Darren Lynn Bousman’s tale of insanity and New Jersey comes to a head in The Barrens.
Directed by: Darren Lynn Bousman
Stars: Stephen Moyer and Mia Kirshner
The subject and myth of the Jersey Devil has been around for a few centuries. Just as old has been the stories and self made exaggerations to said myth. The film delves into the story a bit but has a bit more depth than just a spooky “satan’s child” angle. Don’t get me wrong, The Jersey Devil is almost as big a character as the family in the film.
Richard Vineyard (Stephen Moyer) is taking his family on a camping trip in order to scatter his father’s ashes on a lake in the Pine Barrens of New Jersey, a place where Richard and his father had many good memories and fishing trips. His wife Cynthia (Mia Kirshner) and their two children (Allie MacDonald and Peter DaCuhna) both don’t want to take the trip for various reasons, so from the get go, things are strained in this family and this adds some real life tension that any parent can relate too. Once in the woods things go from bad to worse and Richard slowly starts slipping into delusional, sometimes violent, fits. During all of this, there seems to be a malevolent force in the woods that only Richard can see.

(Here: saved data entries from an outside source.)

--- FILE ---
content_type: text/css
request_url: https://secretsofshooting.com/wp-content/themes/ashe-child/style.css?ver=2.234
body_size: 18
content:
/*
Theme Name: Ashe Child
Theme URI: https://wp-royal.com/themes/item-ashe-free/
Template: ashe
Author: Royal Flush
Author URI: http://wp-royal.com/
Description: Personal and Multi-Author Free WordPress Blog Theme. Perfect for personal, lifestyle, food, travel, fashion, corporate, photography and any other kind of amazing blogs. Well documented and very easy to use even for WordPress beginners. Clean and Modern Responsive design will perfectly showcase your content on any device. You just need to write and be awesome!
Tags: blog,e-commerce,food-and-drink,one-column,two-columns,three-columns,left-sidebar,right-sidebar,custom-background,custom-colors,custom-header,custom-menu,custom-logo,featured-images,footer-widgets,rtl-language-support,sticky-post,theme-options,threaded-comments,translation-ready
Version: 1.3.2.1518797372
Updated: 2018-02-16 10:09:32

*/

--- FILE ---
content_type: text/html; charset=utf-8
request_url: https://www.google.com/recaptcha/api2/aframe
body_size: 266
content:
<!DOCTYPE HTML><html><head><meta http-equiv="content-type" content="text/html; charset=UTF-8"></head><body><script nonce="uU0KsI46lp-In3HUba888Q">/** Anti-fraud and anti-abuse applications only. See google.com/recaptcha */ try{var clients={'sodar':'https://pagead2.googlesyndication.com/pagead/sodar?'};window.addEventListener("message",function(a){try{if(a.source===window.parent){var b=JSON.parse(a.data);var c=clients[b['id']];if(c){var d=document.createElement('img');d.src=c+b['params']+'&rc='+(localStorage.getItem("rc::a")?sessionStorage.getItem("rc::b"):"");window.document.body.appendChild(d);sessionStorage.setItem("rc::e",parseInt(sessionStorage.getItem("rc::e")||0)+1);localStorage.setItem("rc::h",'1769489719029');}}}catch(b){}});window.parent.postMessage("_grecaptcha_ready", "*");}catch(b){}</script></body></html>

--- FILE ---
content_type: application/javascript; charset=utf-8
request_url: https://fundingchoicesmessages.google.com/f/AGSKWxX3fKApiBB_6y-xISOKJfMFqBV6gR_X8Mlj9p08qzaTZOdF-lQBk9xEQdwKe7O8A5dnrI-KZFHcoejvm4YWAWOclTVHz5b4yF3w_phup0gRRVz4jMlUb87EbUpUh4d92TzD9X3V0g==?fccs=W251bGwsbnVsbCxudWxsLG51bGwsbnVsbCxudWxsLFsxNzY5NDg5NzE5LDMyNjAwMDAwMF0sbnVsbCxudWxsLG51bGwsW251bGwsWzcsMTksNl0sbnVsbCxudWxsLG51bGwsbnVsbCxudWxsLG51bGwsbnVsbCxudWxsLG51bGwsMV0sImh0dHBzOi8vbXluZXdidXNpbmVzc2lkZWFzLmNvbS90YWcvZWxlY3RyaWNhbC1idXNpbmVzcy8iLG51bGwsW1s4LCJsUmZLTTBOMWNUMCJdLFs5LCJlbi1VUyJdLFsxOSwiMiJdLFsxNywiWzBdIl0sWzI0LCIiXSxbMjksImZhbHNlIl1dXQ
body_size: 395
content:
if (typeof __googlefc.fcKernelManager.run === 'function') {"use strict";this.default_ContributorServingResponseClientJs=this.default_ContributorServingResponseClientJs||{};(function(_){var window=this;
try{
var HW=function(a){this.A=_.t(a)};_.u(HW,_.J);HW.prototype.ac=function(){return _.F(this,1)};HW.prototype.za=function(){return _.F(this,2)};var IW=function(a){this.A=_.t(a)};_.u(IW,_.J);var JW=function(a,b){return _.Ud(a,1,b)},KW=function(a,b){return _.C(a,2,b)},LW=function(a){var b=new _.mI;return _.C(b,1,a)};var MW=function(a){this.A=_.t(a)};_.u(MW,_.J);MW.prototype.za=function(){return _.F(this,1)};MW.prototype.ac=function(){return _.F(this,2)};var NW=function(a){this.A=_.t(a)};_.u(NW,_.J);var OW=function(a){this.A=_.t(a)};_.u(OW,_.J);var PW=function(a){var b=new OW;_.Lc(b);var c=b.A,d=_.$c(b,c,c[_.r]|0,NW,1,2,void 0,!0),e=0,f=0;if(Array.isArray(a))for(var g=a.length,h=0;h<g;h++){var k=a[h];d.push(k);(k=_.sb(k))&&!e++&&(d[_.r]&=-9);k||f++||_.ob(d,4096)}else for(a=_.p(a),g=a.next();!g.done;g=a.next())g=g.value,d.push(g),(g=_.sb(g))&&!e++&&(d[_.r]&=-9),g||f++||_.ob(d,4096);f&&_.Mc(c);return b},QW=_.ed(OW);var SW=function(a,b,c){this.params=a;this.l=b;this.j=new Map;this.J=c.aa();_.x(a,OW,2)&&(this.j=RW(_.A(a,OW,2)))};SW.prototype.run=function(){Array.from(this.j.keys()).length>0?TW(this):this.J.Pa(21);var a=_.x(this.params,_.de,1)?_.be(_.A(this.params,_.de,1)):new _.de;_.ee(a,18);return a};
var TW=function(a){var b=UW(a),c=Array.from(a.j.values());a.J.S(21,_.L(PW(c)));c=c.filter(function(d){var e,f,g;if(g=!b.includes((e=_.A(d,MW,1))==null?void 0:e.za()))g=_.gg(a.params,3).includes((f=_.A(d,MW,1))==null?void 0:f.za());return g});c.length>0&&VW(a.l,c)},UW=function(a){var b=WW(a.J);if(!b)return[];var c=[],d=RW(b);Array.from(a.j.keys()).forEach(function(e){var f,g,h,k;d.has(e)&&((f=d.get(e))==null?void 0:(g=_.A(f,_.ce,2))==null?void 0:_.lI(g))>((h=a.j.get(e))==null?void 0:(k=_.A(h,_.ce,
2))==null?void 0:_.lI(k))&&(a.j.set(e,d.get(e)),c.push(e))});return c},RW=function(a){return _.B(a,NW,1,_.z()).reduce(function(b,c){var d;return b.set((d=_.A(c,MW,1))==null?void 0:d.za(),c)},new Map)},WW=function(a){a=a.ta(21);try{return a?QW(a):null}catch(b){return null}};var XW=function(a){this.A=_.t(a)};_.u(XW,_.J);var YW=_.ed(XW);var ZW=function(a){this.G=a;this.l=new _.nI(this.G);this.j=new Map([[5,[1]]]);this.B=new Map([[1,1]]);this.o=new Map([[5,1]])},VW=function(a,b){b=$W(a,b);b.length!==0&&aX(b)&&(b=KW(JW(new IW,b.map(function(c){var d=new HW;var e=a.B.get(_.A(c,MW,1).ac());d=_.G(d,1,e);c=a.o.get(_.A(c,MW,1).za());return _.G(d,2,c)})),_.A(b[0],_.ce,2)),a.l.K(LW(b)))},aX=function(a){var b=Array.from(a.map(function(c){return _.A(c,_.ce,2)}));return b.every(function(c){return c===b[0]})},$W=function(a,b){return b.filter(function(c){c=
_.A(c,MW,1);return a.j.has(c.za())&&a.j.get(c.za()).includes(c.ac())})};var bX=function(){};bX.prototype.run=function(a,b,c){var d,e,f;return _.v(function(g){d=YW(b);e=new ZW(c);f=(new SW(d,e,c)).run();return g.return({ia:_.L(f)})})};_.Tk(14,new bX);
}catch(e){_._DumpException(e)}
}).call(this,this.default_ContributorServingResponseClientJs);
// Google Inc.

Moyer and Kirshner play excellent roles and are one hundred percent believable when they argue. Moyer really carries the film but his supporting cast do more to enhance the film as a whole, then bring the film down to a lower rank. Peter Dachuna who plays Richard and Mia’s young son Danny, is so riveting in his role and could be even called an “old soul” by some.
Now on for the Drive-In Totals.
4 Dead Bodies
2 Dead Deers
And an ending that makes you go “Oh shit!”
I really enjoyed The Barrens and Anchor Bay’s presentation of it was well delivered. The colors were dark when they needed to be and vibrate when warranted. The grain of the film is just right and draws you in when flash backs are used. On the audio side, this 5.1 track is really aggressive and has teeth. The wonderful score really shines, but never over powers the dialogue or sound effects. This to me is very important.
Director Darren Lynn Bousman is making a name for himself more and more and The Barrens cements him in the horror master league for me.The Barrens shows yet again that he’s worth paying attention to, as the movie is a tense drama about trust and the family bonds on the edge of destruction.
The Barrens takes you for a trip every scene and makes you guess at every turn. If you live near the Pine Barrens of New Jersey…you might wanna just keep driving.